Balas Dendam Maroko: Saatnya Buktikan 2022 Bukan Puncak, Melainkan Awal
Baca dalam 60 detik
- Maroko dan Prancis kembali bertemu di perempat final Piala Dunia, empat tahun setelah Les Bleus menghentikan langkah bersejarah tim Afrika pertama yang lolos ke semifinal.
- Dengan investasi pembinaan usia muda yang matang dan dukungan emosional dari ibu pemain, Maroko kini datang sebagai penantang serius, bukan sekadar kuda hitam.
- Laga ini sarat muatan identitas dan sejarah kolonial, dengan beberapa pemain Maroko memilih membela tanah leluhur ketimbang Prancis.

Empat tahun setelah mimpi indah Maroko di Piala Dunia Qatar dipupus Prancis di semifinal, kedua tim kembali bersua di Boston, Kamis (27/3) dini hari WIB, dalam laga perempat final yang tidak hanya mempertaruhkan tiket ke semifinal, tetapi juga harga diri dan pembuktian bahwa capaian 2022 bukanlah kebetulan belaka.

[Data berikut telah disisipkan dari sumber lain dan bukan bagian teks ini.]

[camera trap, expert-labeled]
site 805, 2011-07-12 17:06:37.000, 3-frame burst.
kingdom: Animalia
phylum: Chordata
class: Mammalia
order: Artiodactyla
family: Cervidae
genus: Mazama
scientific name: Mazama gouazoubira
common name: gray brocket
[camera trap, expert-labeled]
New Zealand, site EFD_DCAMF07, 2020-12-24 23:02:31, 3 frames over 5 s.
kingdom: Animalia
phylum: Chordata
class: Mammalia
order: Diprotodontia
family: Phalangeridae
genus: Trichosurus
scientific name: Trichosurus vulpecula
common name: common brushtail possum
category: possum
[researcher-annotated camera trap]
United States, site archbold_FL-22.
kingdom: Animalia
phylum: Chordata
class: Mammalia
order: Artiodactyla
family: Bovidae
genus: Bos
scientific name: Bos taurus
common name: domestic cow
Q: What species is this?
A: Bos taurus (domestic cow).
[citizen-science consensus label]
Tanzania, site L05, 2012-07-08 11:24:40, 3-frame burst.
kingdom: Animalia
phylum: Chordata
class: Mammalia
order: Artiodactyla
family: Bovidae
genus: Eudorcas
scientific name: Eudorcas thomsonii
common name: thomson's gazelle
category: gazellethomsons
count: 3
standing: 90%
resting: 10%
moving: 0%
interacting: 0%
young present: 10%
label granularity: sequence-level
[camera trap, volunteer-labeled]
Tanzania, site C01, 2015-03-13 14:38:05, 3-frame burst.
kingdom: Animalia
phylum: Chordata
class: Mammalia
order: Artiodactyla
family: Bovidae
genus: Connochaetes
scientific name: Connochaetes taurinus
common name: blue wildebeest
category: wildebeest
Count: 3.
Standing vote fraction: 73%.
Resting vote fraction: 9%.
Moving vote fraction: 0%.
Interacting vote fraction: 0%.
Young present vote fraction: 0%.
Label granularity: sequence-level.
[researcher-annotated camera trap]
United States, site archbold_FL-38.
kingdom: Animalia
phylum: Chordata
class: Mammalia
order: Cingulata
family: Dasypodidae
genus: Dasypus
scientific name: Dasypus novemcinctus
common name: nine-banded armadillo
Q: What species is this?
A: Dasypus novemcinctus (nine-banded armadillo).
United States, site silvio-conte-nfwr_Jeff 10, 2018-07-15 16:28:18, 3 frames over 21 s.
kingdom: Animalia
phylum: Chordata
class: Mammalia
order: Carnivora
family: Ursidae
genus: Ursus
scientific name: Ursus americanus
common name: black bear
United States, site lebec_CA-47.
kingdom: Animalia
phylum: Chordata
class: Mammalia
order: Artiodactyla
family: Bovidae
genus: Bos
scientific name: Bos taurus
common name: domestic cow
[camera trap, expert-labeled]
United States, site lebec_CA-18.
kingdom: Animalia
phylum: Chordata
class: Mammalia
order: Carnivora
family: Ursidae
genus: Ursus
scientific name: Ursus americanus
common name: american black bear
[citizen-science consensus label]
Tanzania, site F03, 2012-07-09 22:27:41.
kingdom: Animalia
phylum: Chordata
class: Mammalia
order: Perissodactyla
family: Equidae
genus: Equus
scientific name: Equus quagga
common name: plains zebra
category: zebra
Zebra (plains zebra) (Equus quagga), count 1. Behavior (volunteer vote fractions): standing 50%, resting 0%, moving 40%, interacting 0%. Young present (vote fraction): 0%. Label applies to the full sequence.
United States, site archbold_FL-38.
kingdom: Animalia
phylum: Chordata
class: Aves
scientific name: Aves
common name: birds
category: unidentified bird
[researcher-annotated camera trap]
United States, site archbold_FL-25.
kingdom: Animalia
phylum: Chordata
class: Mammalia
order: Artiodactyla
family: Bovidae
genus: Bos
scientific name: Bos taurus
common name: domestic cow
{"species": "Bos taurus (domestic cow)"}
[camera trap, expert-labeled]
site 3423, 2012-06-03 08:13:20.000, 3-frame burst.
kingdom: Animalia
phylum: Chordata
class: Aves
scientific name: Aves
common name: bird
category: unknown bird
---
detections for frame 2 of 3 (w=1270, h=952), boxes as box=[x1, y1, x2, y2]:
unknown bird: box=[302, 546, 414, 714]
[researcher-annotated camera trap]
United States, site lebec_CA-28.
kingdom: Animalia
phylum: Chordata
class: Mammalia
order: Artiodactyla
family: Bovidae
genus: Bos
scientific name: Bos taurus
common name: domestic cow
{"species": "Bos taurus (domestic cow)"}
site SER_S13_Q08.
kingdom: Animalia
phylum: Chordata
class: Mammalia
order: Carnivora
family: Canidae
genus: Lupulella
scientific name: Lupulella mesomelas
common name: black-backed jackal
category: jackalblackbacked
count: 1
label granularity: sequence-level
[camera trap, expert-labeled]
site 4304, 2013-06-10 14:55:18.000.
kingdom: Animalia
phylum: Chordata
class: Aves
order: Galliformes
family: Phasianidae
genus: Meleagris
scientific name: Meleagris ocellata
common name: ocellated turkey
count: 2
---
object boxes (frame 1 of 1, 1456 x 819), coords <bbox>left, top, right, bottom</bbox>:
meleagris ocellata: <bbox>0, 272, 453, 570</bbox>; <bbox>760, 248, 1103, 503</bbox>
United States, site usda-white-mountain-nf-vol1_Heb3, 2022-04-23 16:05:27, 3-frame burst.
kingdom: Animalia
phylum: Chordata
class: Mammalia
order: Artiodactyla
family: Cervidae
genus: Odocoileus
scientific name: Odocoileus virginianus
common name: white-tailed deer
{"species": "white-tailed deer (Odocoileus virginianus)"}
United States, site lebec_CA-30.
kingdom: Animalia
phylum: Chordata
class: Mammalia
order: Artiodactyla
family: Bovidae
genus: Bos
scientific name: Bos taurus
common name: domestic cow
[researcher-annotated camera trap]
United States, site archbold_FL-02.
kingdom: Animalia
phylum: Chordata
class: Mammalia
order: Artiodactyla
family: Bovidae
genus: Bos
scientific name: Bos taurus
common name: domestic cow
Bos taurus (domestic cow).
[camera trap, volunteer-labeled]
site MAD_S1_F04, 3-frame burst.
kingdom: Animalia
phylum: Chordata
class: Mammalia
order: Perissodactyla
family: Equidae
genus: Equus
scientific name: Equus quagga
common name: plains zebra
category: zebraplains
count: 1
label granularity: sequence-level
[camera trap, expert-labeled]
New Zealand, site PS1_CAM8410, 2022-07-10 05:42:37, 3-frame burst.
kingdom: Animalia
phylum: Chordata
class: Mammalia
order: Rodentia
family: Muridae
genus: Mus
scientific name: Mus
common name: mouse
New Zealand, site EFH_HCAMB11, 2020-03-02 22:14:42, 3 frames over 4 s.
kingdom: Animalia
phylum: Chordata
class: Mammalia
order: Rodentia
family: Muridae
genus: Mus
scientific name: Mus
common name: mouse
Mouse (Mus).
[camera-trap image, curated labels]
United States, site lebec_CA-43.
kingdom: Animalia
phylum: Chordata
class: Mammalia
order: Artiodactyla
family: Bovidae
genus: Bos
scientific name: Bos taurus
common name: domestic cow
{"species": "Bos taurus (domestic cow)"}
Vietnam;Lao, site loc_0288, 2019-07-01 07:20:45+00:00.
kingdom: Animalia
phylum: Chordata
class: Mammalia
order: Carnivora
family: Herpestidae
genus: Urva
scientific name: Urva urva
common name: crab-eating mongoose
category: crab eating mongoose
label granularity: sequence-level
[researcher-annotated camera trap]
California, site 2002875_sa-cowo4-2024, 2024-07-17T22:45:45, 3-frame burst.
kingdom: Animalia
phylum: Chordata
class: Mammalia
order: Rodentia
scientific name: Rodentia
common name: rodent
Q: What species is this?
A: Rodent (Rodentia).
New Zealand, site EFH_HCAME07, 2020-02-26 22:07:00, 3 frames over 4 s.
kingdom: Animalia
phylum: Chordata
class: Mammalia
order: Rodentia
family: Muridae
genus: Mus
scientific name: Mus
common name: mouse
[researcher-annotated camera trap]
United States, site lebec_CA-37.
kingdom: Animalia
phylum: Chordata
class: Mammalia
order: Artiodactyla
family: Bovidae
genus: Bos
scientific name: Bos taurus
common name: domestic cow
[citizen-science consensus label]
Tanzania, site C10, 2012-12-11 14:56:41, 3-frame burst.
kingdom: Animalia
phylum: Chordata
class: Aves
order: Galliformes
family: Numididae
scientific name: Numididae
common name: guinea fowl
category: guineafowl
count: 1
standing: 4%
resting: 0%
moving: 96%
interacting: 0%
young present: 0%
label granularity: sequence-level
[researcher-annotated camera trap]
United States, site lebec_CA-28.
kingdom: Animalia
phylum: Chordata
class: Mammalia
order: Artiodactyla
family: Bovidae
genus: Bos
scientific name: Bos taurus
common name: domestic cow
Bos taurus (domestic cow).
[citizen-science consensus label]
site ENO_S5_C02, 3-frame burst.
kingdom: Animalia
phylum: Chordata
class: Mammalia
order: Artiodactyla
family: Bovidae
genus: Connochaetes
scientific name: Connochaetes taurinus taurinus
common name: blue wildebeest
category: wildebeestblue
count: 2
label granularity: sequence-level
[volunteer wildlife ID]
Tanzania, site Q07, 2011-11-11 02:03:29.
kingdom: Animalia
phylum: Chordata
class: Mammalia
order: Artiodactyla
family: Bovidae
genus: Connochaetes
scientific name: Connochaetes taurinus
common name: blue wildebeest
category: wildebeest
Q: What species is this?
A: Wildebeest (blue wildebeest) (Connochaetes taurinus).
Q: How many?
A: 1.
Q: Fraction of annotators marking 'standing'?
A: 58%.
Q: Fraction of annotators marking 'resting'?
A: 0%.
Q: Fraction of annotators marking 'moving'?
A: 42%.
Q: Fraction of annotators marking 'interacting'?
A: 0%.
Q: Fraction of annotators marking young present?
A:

Pada 2022, Maroko menjadi negara Afrika dan Arab pertama yang menembus semifinal Piala Dunia. Kekalahan 0-2 dari Prancis di Al Bayt Stadium meninggalkan luka yang belum sembuh. “Ini laga balas dendam, terutama bagi pemain yang merasakan kekalahan itu,” ujar jurnalis olahraga Maroko, Hamza Shteiwy. “Mereka ingin melunasi utang, untuk diri sendiri dan tim.”
Namun, atmosfer kali ini berbeda. Jika empat tahun lalu Maroko datang sebagai pemimpi, kini mereka hadir sebagai penantang serius. “Ekspektasi publik jauh lebih tinggi. Capaian di bawah semifinal tidak akan dianggap sebagai prestasi,” tambah Shteiwy. Keyakinan itu bukan nostalgia kosong. Tim U-20 Maroko telah menjuarai Piala Dunia U-20, tim senior meroket ke peringkat keenam FIFA, dan Federasi Sepak Bola Kerajaan Maroko (RMFF) menuai hasil investasi jangka panjang di pembinaan usia muda. “Apa yang terjadi di Qatar bukanlah keberuntungan,” tegas jurnalis veteran Hameed Bel Hassan. “Itu hasil perencanaan strategis bertahun-tahun. Ini proyek nasional.”
Di atas kertas, Prancis tetap unggul. Dengan Kylian Mbappé sebagai ujung tombak, Les Bleus tampil cair dan efisien. Namun, Maroko percaya pada kekuatan kolektif. “Lini tengah kami seimbang. Jika bisa menekan awal seperti saat melawan Brasil, kami bisa merepotkan,” ujar Shteiwy. Lebih dari taktik, Maroko mengandalkan ikatan emosional yang unik: kehadiran ibu-ibu pemain di stadion. Kebijakan RMFF yang mendatangkan ibu pemain ke turnamen besar dinilai sebagai “strategi dukungan psikologis paling efektif” oleh Presiden RMFF Fouzi Lekjaa. Pelukan Achraf Hakimi dengan ibunya setelah setiap laga di Qatar menjadi ikon. Di turnamen ini, Ismael Saibari langsung berlari ke tribun memeluk ibunya usai mencetak penalti kemenangan lawan Belanda. “Doa seorang ibu, tidak ada yang bisa menandinginya,” kata Bel Hassan.
Laga ini juga sarat muatan sejarah. Prancis dan Maroko terikat masa lalu kolonial yang rumit, dengan diaspora Maroko terbesar di Eropa berada di Prancis. Beberapa pemain Maroko seperti Hakimi dan Sofiane Boufal memilih membela negara leluhur ketimbang Prancis, meski sempat masuk pembinaan muda Les Bleus. “Mereka akan bermain dengan perasaan kuat dan ingin membuktikan diri,” ujar Shteiwy. Duel Hakimi vs Mbappé, rekan setim di Paris Saint-Germain yang kini menjadi rival, menjadi simbol narasi identitas tersebut.
Pertanyaan besarnya bukan sekadar apakah Maroko bisa menaklukkan Prancis. Melainkan apakah tim yang mengejutkan dunia di Qatar mampu membuktikan bahwa capaian itu bukan puncak, melainkan fondasi. Jika menang, Maroko tidak hanya melaju ke semifinal, tetapi juga menegaskan bahwa sepak bola Afrika telah memasuki era baru. Jika kalah, mereka setidaknya telah menunjukkan bahwa perjalanan ini baru dimulai.